§ **Excerpt provided**
THERMODYNAMIC ANALYSIS OF A NOVEL COMBINED SUPERCRITICAL CO2 AND ORGANIC RANKINE CYCLE

Year 2023, Volume: 5 Issue: 1, 33 - 47, 20.01.2023

Ahmet Elbir , Mehmet Erhan Şahin , Arif Emre Özgür , Hilmi Cenk Bayrakçı

https://doi.org/10.47933/ijeir.1187448

Cited By: 2

Abstract

Sustainable and innovative technologies offer us the inevitable opportunity to use the last drop of energy. In this study, gradual compression and gradual expansion were carried out with intermediate heat exchangers in single and double stage S-CO2 brayton cycles operating at the same operating temperature ranges. The ORC (Organic Rankine Cycle) is integrated from the system's waste heat source. The performance characteristics of the S-CO2 power systems and the combined ORC system, as well as the energy and energy analysis results of the system components for each component, are presented in tables. The performance of the gradual compression and gradual expansion systems, the operating conditions of the stepless system operating under the same operating conditions, were examined. It has been reported that there is an increase in electricity generation of 136% and an increase in thermal efficiency of 22% when switching from single-stage to double-stage. The addition of the ORC system to the single-stage and double-stage systems increased the thermal efficiency by 10.2% and the net work by 39.75KW. When switching from single stage to double stage, energy destruction increased by 86% and energy efficiency decreased by 1%. The addition of the ORC system to the single-stage and double-stage systems increased the energy efficiency by 15% and the energy destruction by 44.27KW. As a result, nature-friendly CO2 shows us that it is an alternative, innovative, and sustainable source in low temperature applications.

§ **Stored data**
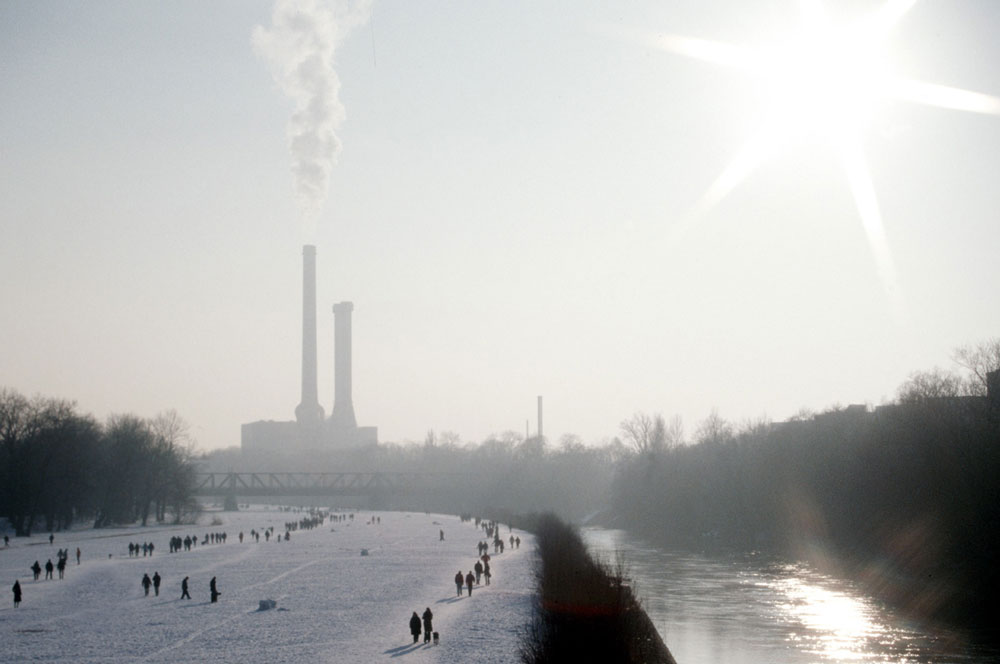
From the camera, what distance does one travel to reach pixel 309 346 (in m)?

§ **Goals**
A – In the abstract on the combined S-CO2 and Organic Rankine Cycle, what increase in electricity generation is reported when switching from single-stage to double-stage?
B – Write the next part of the S-CO2 and Organic Rankine Cycle paper, starting after its abstract.
Nothing in the data is needed for these tasks.

§ **Answers by task**
A – An increase of 136%.

B –
Keywords

Brayton cycle, S_CO2, ORC, Enegy analysis, Exergy analysis.

YENİ BİR KOMBİNE SÜPERKRİTİK CO2 VE ORGANİK RANKİNE DÖNGÜSÜNÜN TERMODİNAMİK ANALİZİ

Abstract

Sürdürülebilir ve yenilikçi teknolojiler, bize enerjinin son damlasını kullanmak için kaçınılmaz bir fırsat sunuyor. Bu çalışmada, aynı çalışma sıcaklık aralıklarında çalışan tek ve çift kademeli S-CO2 brayton çevrimlerinde ara ısı eşanjörleri ile kademeli sıkıştırma ve kademeli genleşme gerçekleştirilmiştir. ORC (Organik Rankine Döngüsü), sistemin atık ısı kaynağından entegre edilmiştir. S-CO2 güç sistemlerinin ve birleşik ORC sisteminin performans özellikleri ile her bir bileşen için sistem bileşenlerinin enerji ve enerji analizi sonuçları tablolarda sunulmaktadır. Kademeli sıkıştırma ve kademeli genleşme sistemlerinin performansı, aynı çalışma koşullarında çalışan kademesiz sistemin çalışma koşulları incelenmiştir. Tek kademeliden çift kademeliye geçildiğinde elektrik üretiminde %136, ısıl verimde ise %22 artış olduğu bildirildi. Tek kademeli ve çift kademeli sistemlere ORC sisteminin eklenmesi, termal verimliliği %10,2 ve net çalışmayı 39,75KW artırdı. Tek kademeden çift kademeye geçildiğinde enerji tahribatı %86 arttı ve enerji verimliliği %1 azaldı. Tek kademeli ve çift kademeli sistemlere ORC sisteminin eklenmesi, enerji verimliliğini %15, enerji tahribatını ise 44,27KW artırmıştır. Sonuç olarak doğa dostu CO2 düşük sıcaklık uygulamalarında alternatif, yenilikçi ve sürdürülebilir bir kaynak olduğunu bize göstermektedir.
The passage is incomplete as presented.